I really don't like writing this kind of review, but I don't think I'll be able to get this out of my head until I do, so here it goes.
Warning: I'm going to be mean. Proceed at your own risk.
First, I appreciate the effort Platt is going to in order to shake American Christianity out of it's stupor. He says going to a mega-church on Sunday morning and giving a few dollars to international missions is an insufficient expression of the gospel. Amen, no argument from me.
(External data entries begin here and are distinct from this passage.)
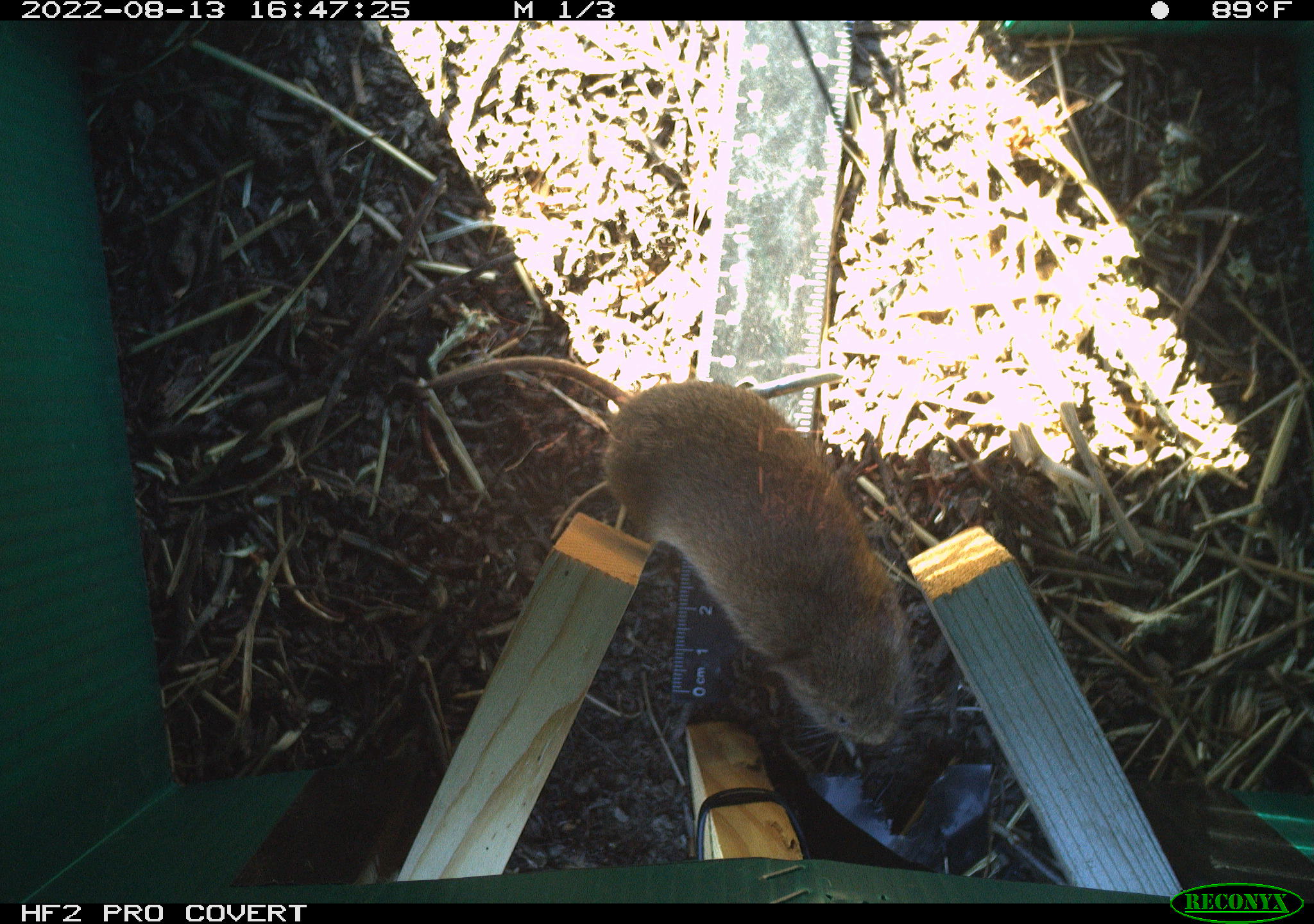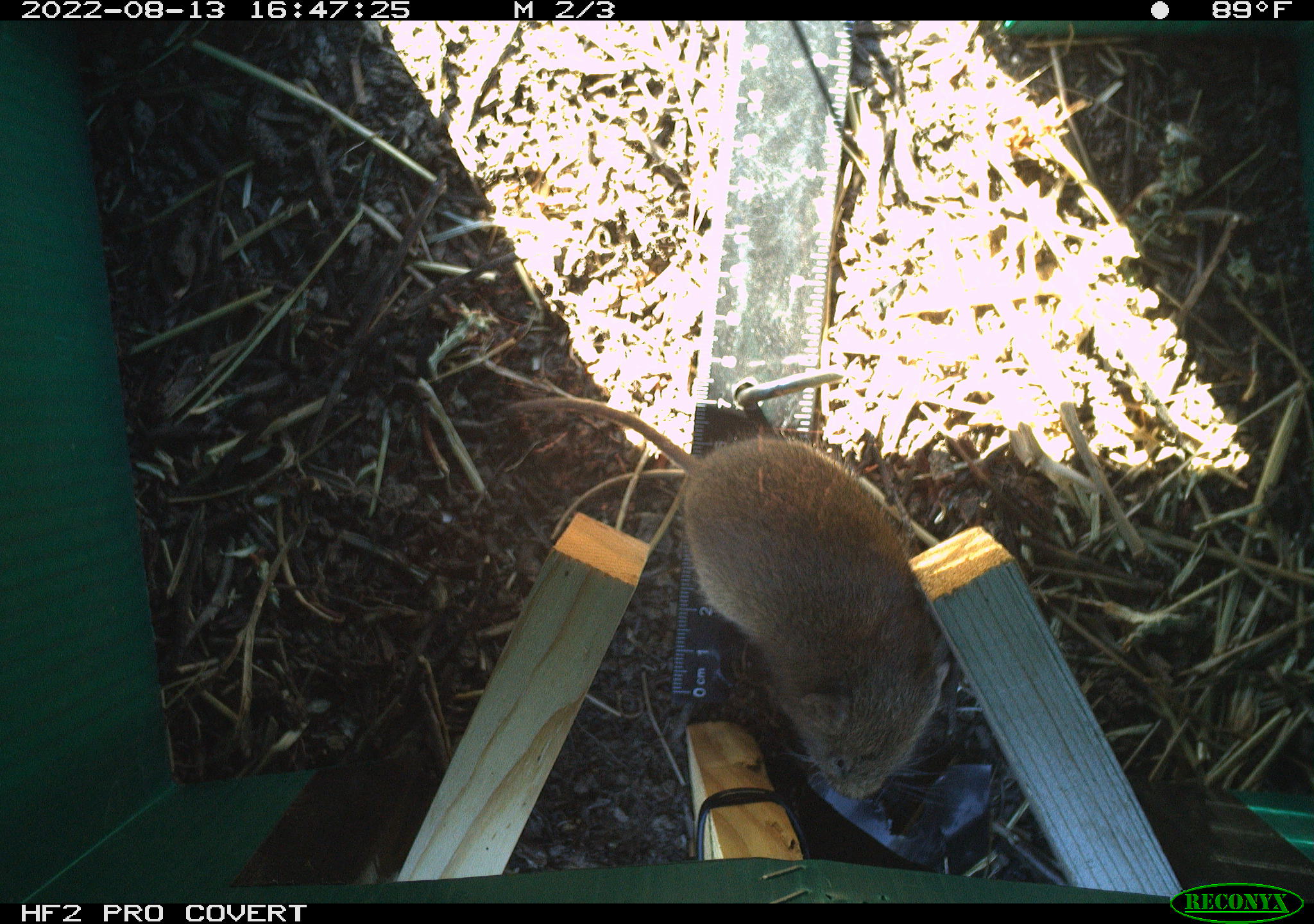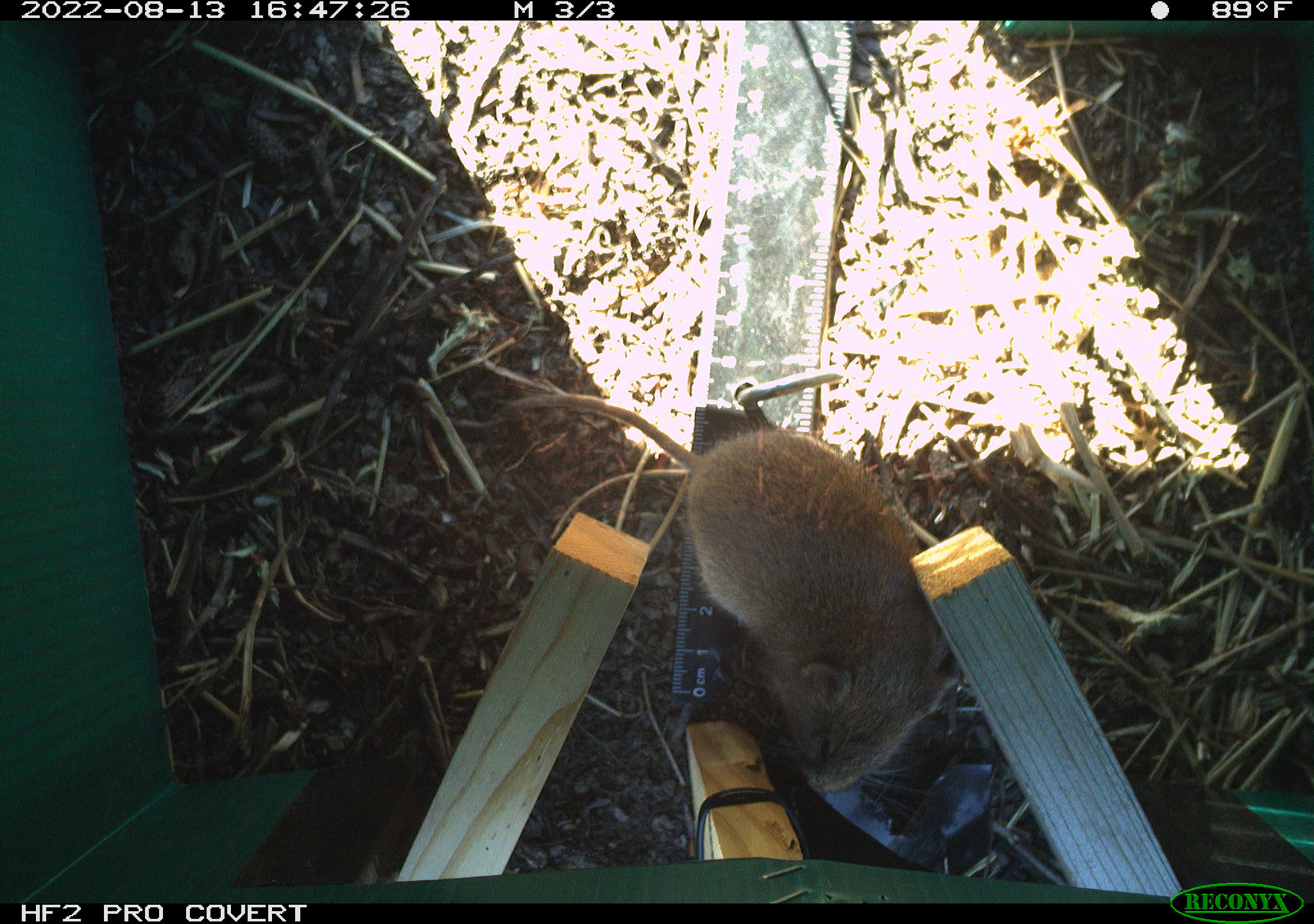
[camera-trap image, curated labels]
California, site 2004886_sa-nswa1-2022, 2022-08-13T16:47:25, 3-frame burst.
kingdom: Animalia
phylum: Chordata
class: Mammalia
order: Rodentia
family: Cricetidae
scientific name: Cricetidae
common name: hamsters, voles, lemmings, and allies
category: cricetidae family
However, Platt then spends the rest of the book talking about a "gospel" I don't see in the scripture at all, and encouraging God's people to fulfill a tiny version of the Great Commission.
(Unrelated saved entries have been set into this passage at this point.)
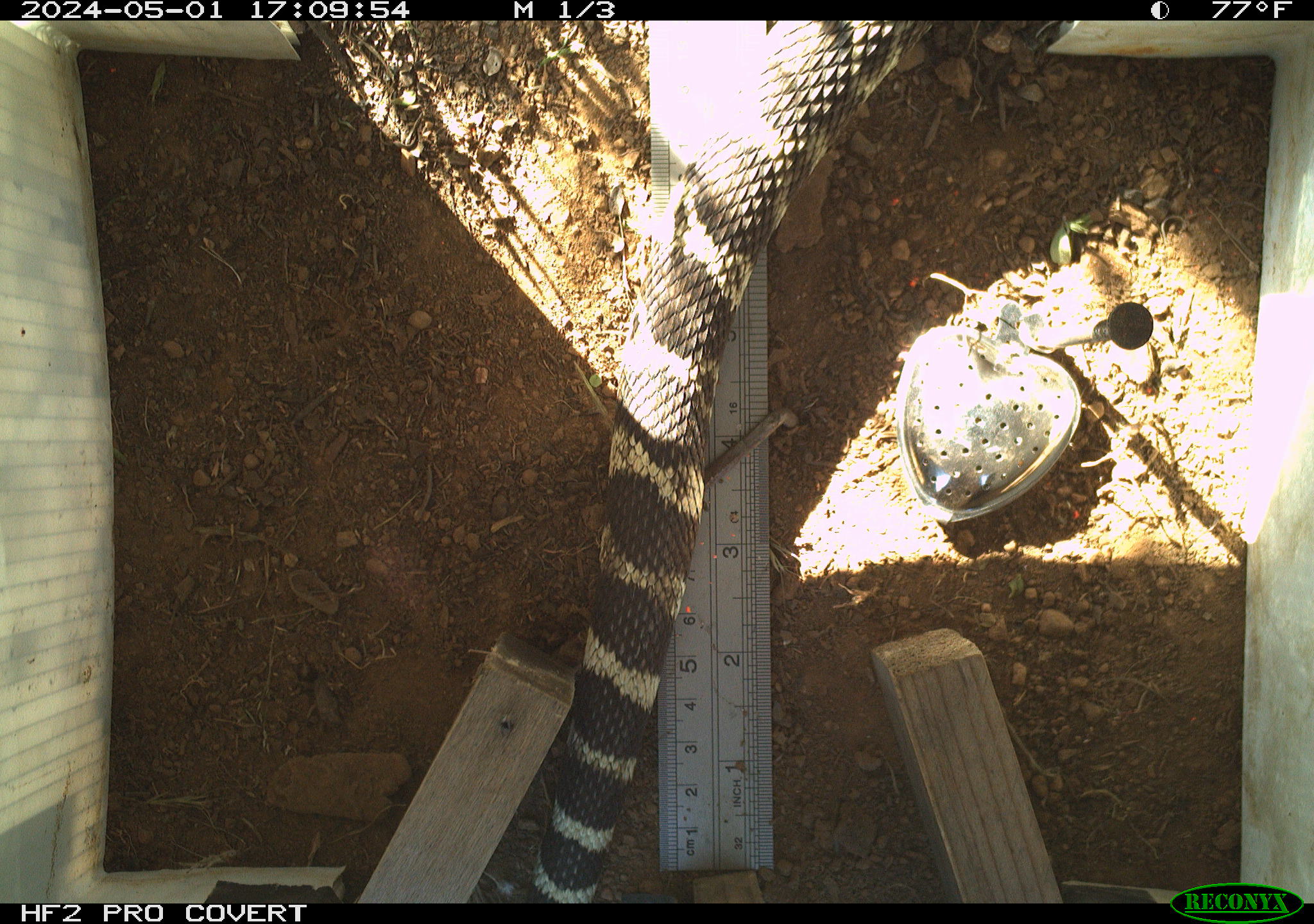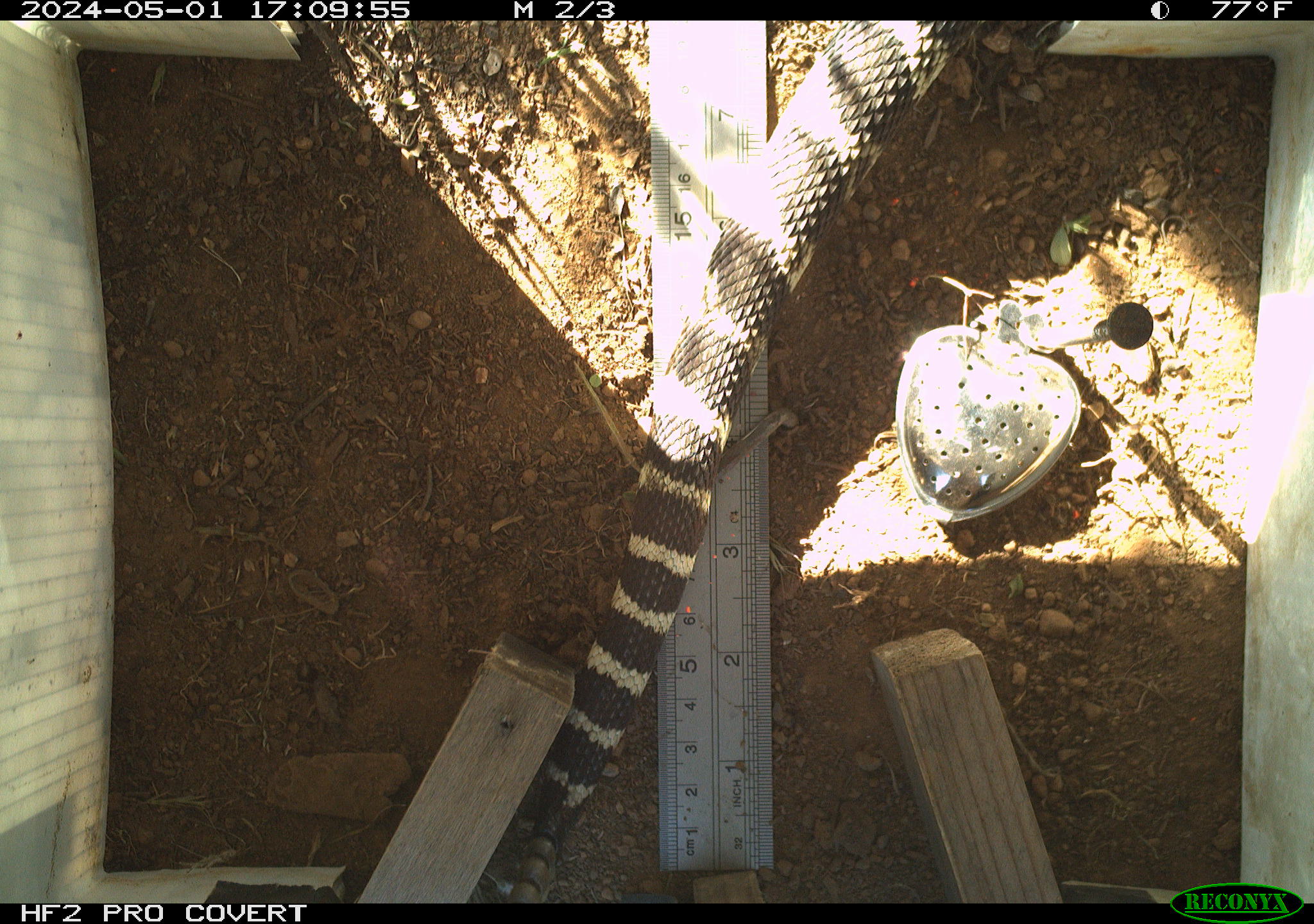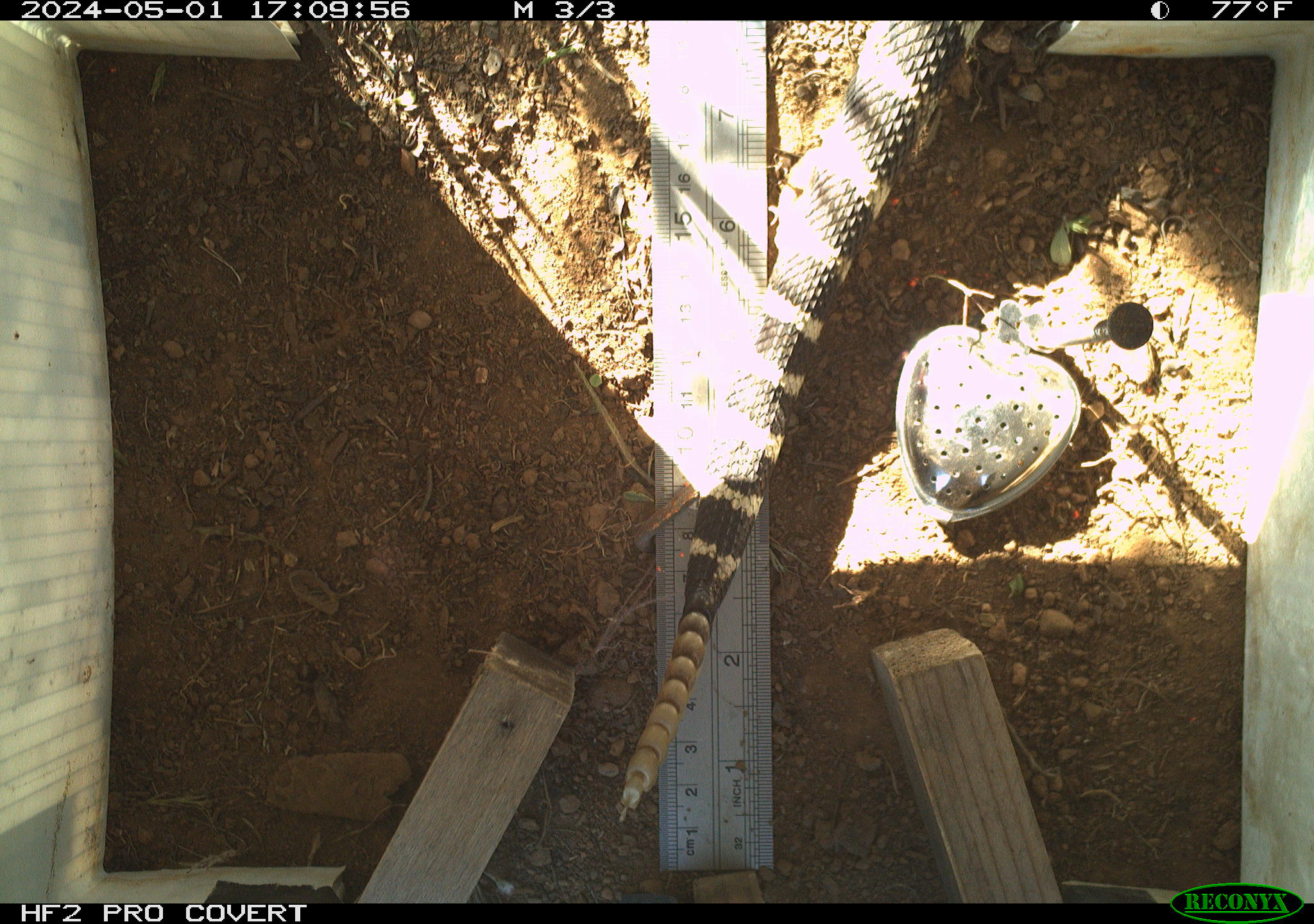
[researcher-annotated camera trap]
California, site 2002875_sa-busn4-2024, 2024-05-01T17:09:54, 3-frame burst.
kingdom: Animalia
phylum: Chordata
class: Reptilia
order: Squamata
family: Viperidae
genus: Crotalus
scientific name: Crotalus oreganus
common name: western rattlesnake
Based on this book, Platt has an understanding of the gospel that goes something like this:
1. God hates you and everyone else who ever lived from Adam on, and will carry out divine vengeance on everyone's eternal soul.
2. Through a schizophrenic act of divine suicide, which had nothing at all to do with power structures of the time in which Jesus lived or today, God somehow manages to tolerate you, but not anybody outside the United States who hasn't heard about Jesus, especially not in China or India.
3. You therefore should spend your whole like telling people far, far away from you about #2, because otherwise it really is your fault if they go to hell to be tormented for eternity.
4. Just kidding! You should just read through your Bible and go on a short term mission trip!
Okay, I might (!) be overstating the case. But only maybe.
Let's see what is missing:
1. Creation- there is no purpose to our lives but evangelism, so God obviously made everything on a whim.
2. Love- Platt talks about Love, but only as a peripheral to God's "holiness" which in this case appears to be a word used to mask God's real primary attribute, which is hate.
3. Discipleship- training for... oh wait, we don't need to be trained for good works, because nothing matters but international evangelism.
4. Follow through! This actually disturbs me the most. Platt builds a massive pile of accusation and guilt for American Christianity, then says: But you can feel better by making a one year commitment to do easy stuff! I will have nothing to do with that kind of gospel.
The irony of this book is that it is subtitled "Taking Back Your Faith From the American Dream" but it is rooted in a very ugly version of revivalist theology that ignores everything but evangelism, in fact it goes one worse and ignores anything but international evangelism. Platt talks about caring for the poor, but his call to action is based on an understanding of God that has no room for such nonsense, and I'd be hard put to it to defend any social action at all from his perspective. Save their soul, because otherwise they're damned and it is your fault!
Okay, I'm done. I'm sorry if I ticked anybody off.